- [WORK REQUEST]: Reproduce the text of every entry below word for word, leaving out the pictures.

Image-text web data
↓↓↓

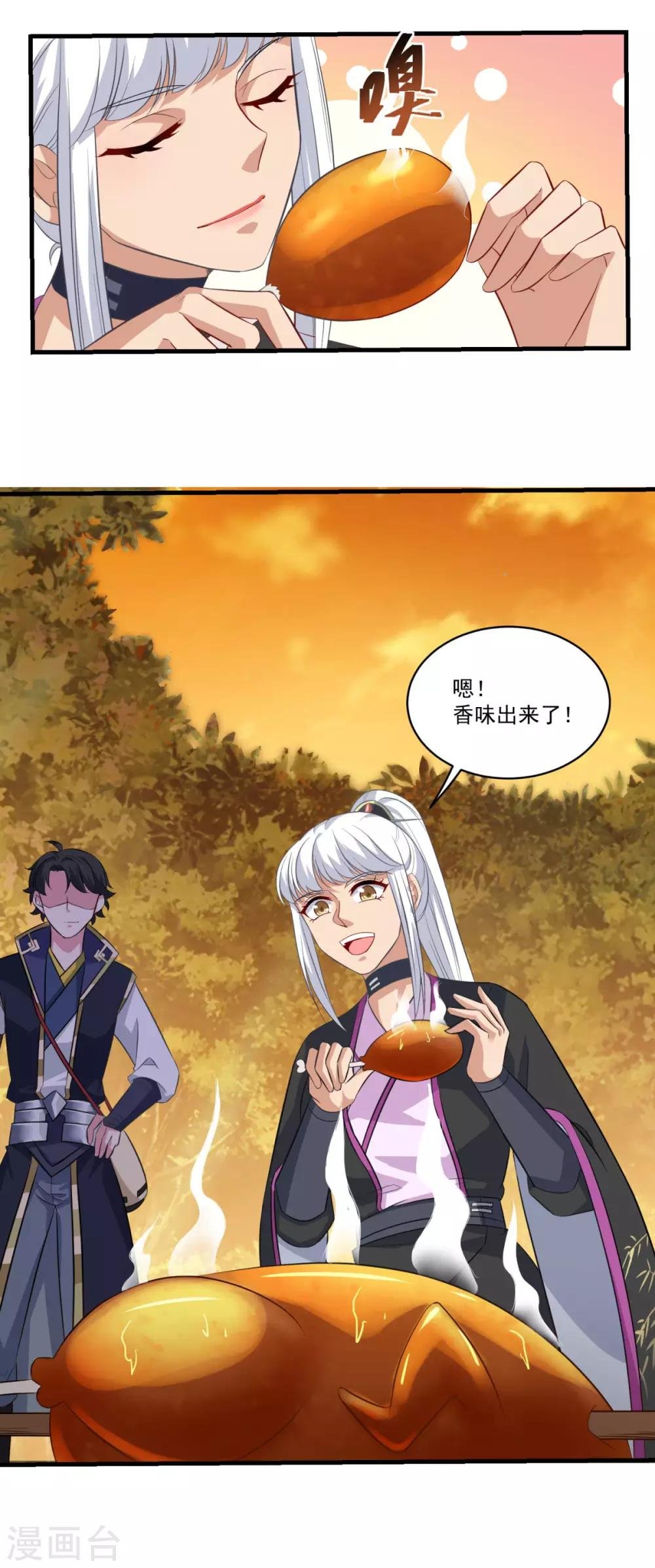 第146话 女扮男装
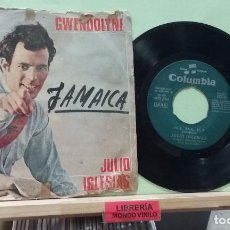 Discos de vinilo: JULIO IGLESIAS, COLUMBIA 1970 -- SINGLE. Lote 313669503
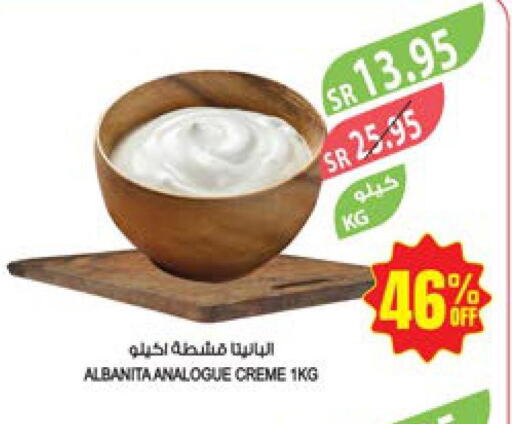  Cream Cheese  in المزرعة in مملكة العربية السعودية, السعودية, سعودية - عرعر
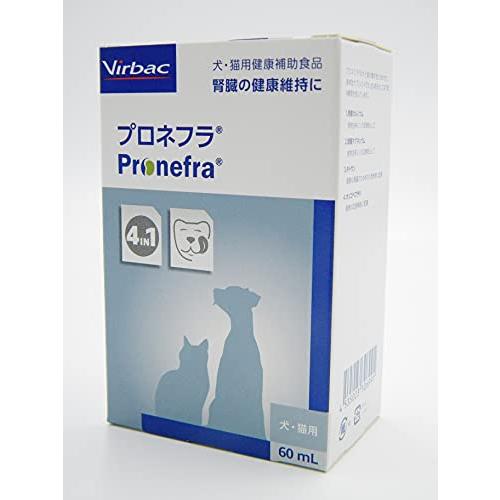 ビルバック (Virbac) プロネフラ 306991 犬猫｜lacachette｜02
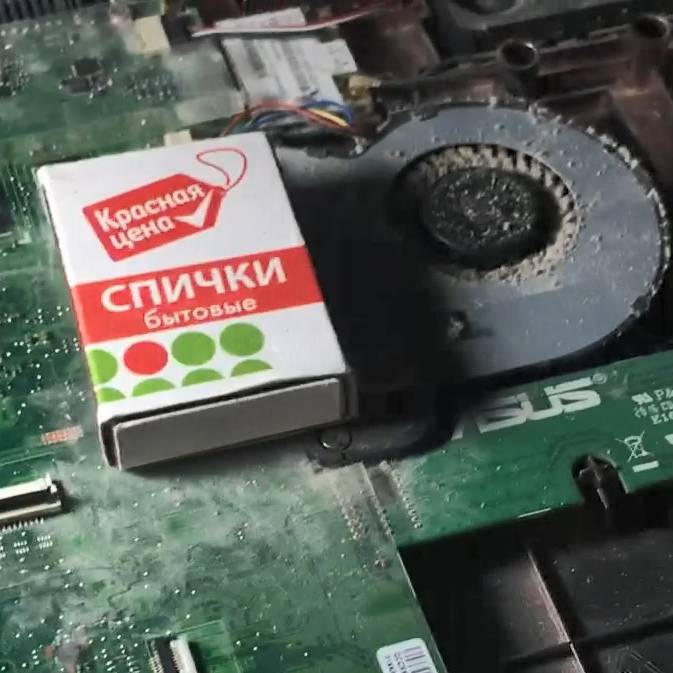 Тех. поддержка от Дениса Скрипака.
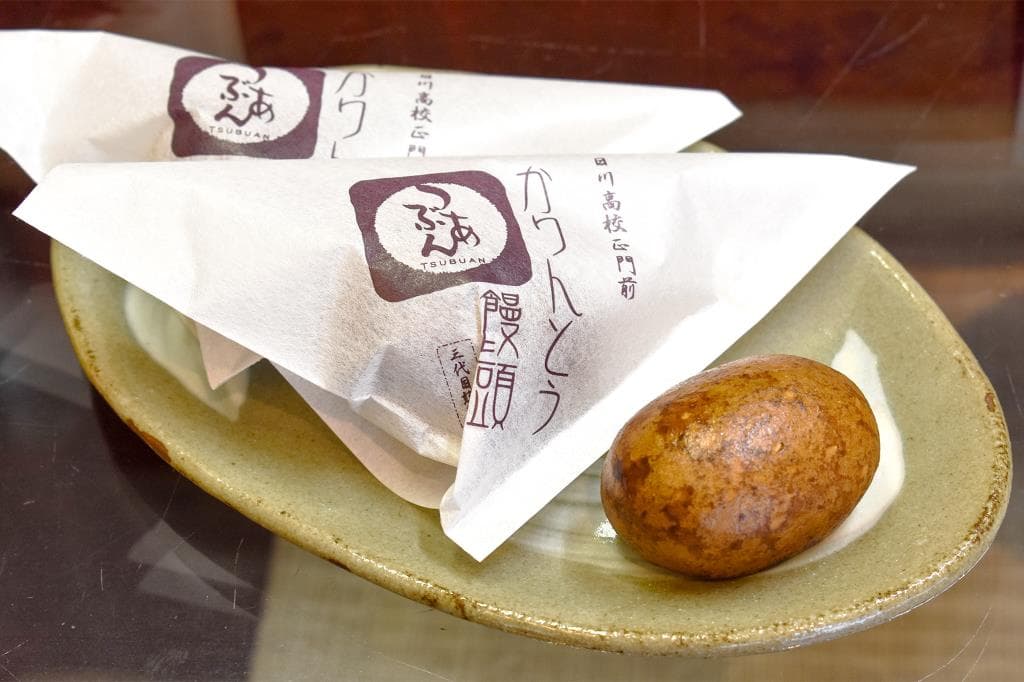 松陽軒 長崎 1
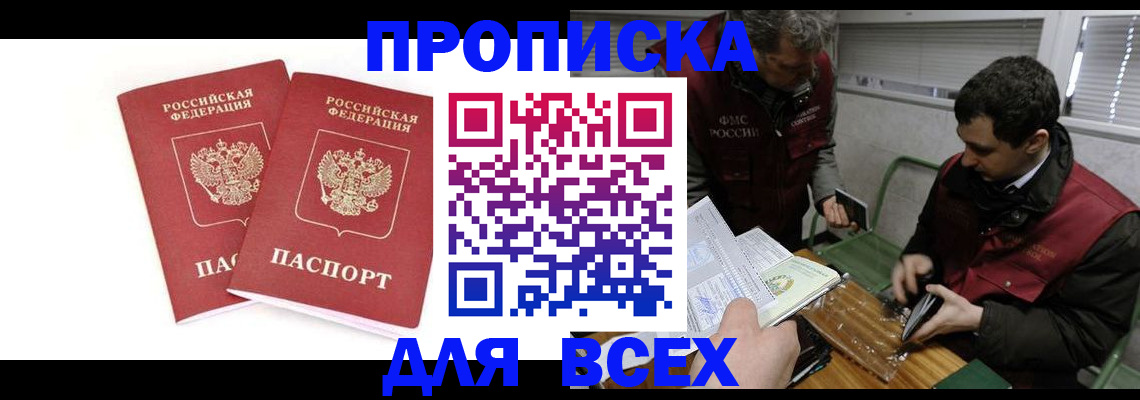 временная регистрация для всех в Ростове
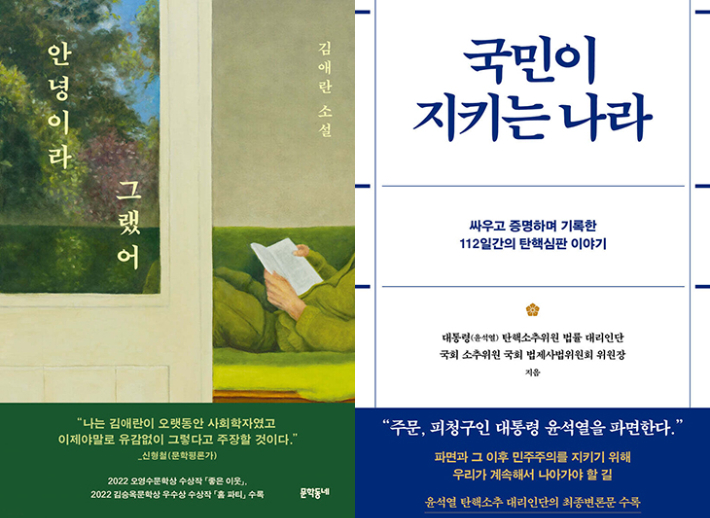 윤석열 탄핵심판 기록 '국민이 지키는 나라' 18계단 껑충 [베스트셀러]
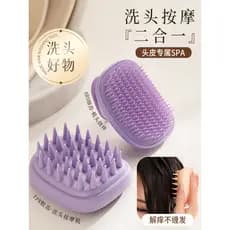 Shampoo pente dois-em-um Silicone shampoo massagem pente cabeça shampoo escova massagem pente shampoo pente especial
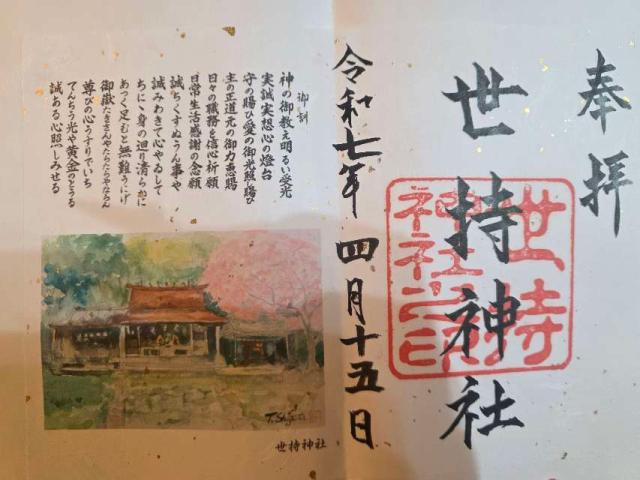 世持神社(奥武山)の御朱印1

↑↑↑

- [RESPONSE TO THIS TASK]:
 第146话 女扮男装
 Discos de vinilo: JULIO IGLESIAS, COLUMBIA 1970 -- SINGLE. Lote 313669503
  Cream Cheese  in المزرعة in مملكة العربية السعودية, السعودية, سعودية - عرعر
 ビルバック (Virbac) プロネフラ 306991 犬猫｜lacachette｜02
 Тех. поддержка от Дениса Скрипака.
 松陽軒 長崎 1
 временная регистрация для всех в Ростове
 윤석열 탄핵심판 기록 '국민이 지키는 나라' 18계단 껑충 [베스트셀러]
 Shampoo pente dois-em-um Silicone shampoo massagem pente cabeça shampoo escova massagem pente shampoo pente especial
 世持神社(奥武山)の御朱印1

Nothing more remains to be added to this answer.